* _Instructions for the task_:
Resume the piece on Facebook advertising for nonprofits after its final line.

* _Extract to read_:
By Brooke McMillan
We know that the “pay to play” is here to stay with Facebook, but what is your nonprofit choosing to promote? What are you boosting and why? What should you be spending your donors’ hard earned money on anyway? Take a look at the following gut check questions before considering social media advertising.
What is your organization’s mission statement?
First things first – If you aren’t crystal clear about your organizational goals, then you might want to hold off on any advertising strategy including promotion of your fundraising events. Until you can concisely explain who you are and what you do in one or two sentences, then you might not be ready for any advertising. Have a chat with your board, your CEO or your programs team and get that mission statement hammered down. Events are fantastic fundraising and awareness tools, but if you cannot explain your goals enough to write a simple Facebook ad then how do you expect to sell participation in a marathon or a bike ride?
What do you (or your development team) hope Facebook ads will achieve?
Let’s get real for a second. Facebook is a great way to get more eyeballs on your content. It is a great way to send traffic to your website. It’s even a good way to encourage meaningful conversation about your mission. What it is not is a silver bullet. Facebook will not fix all of your problems and should not be the only method you use for achieving your end goal. Set expectations with those in charge prior to launch that this should be part of a larger marketing strategy that include other methods like:
- Google AdWords (Google Grants)

(Records from a set of spatial questions)
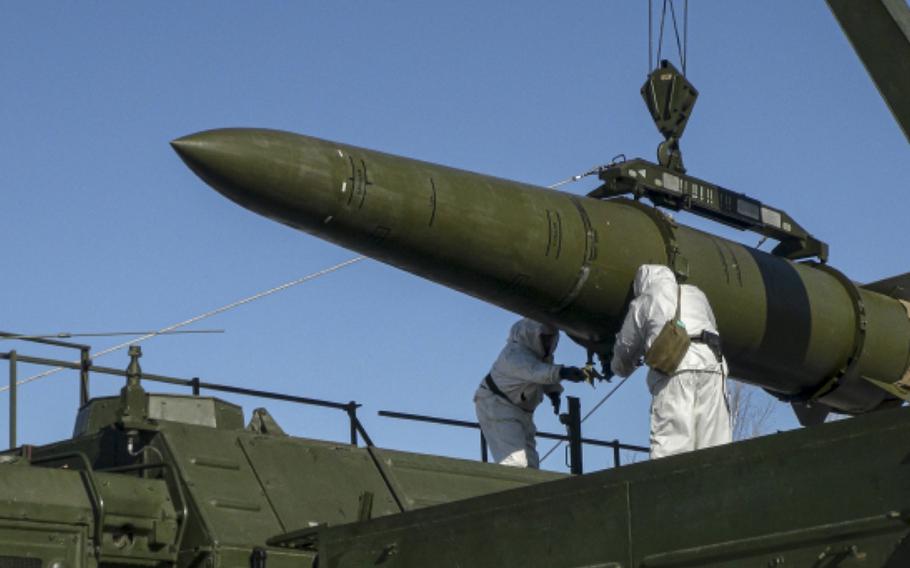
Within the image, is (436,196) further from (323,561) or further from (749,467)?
(749,467)

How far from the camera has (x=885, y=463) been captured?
5672 millimetres

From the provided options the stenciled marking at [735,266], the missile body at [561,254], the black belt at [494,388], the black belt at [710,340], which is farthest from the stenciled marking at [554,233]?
the black belt at [494,388]

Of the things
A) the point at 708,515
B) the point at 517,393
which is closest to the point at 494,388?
the point at 517,393

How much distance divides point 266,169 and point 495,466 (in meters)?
2.20

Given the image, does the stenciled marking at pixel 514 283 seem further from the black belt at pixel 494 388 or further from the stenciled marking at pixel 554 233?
the black belt at pixel 494 388

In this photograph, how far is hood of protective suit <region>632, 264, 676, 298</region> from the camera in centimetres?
922

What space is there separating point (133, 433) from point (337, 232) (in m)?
1.35

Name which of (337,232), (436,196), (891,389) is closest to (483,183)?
A: (436,196)

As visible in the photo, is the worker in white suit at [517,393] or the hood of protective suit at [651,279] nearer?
the hood of protective suit at [651,279]

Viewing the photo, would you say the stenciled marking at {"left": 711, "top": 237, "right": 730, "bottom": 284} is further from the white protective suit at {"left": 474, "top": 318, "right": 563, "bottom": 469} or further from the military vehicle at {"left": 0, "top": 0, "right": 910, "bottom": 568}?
the white protective suit at {"left": 474, "top": 318, "right": 563, "bottom": 469}

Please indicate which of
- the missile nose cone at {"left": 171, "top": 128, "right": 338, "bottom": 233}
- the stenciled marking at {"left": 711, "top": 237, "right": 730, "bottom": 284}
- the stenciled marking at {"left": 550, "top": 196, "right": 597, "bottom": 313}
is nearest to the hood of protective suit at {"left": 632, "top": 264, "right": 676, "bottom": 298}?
the stenciled marking at {"left": 550, "top": 196, "right": 597, "bottom": 313}

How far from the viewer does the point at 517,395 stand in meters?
10.9

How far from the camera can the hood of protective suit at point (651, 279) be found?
9.22 meters

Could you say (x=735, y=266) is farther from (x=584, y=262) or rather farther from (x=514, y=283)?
(x=514, y=283)
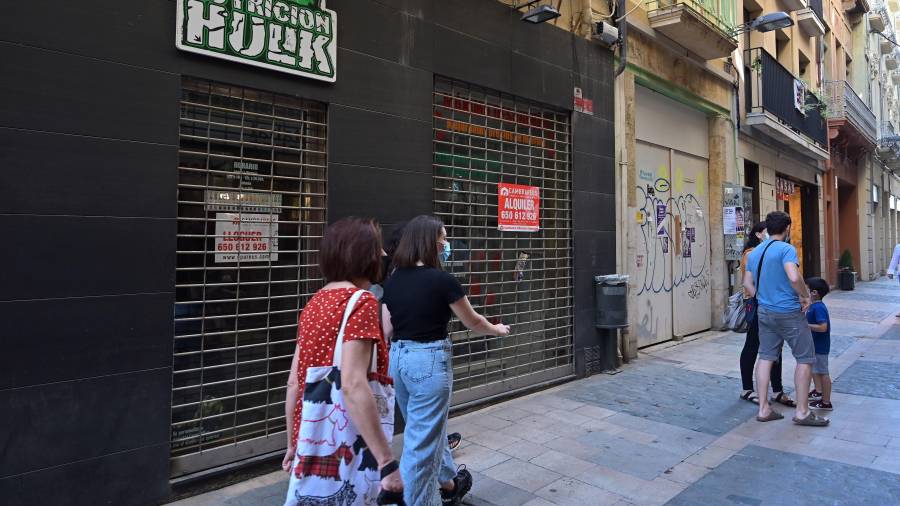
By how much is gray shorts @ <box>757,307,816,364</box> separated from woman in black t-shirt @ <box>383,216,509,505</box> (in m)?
3.56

* _Output of the exercise_:
- Organic Facebook posts
- Rallying your most ardent advocates
- Twitter ads
- YouTube pre-roll
- Phone banking
- Direct mail
- Neighborhood canvasing
- Earned media
- Content marketing
- Street teams
- and the list goes on and on and on…
I give you this ridiculously long list with one caveat. Facebook has over 1.5 billion users worldwide and half of all U.S. users log into the platform every single day. That is some serious reach! You cannot deny that the platform is like the world’s largest rotating billboard. If done correctly, you will reach the right audience. They will see your ads and people will click to get more information, but make it a part of a great strategy.
What should your organization choose to promote?
There are a lot of great things a nonprofit can choose to promote on Facebook. I tend to select the things you can actually prove a 1 to 1 return on investment. Example: Your organization just released a fancy new curriculum that will help teachers and coaches address the issue of domestic violence. Success to your grantor equals the number of people that download that toolkit. Using Facebook ads to target by geography, education level and employer (like an ISD) then send traffic to that page and encourage a download will help you show your funding partner show that you are successfully getting the word out to educators.
Do you know what you are doing?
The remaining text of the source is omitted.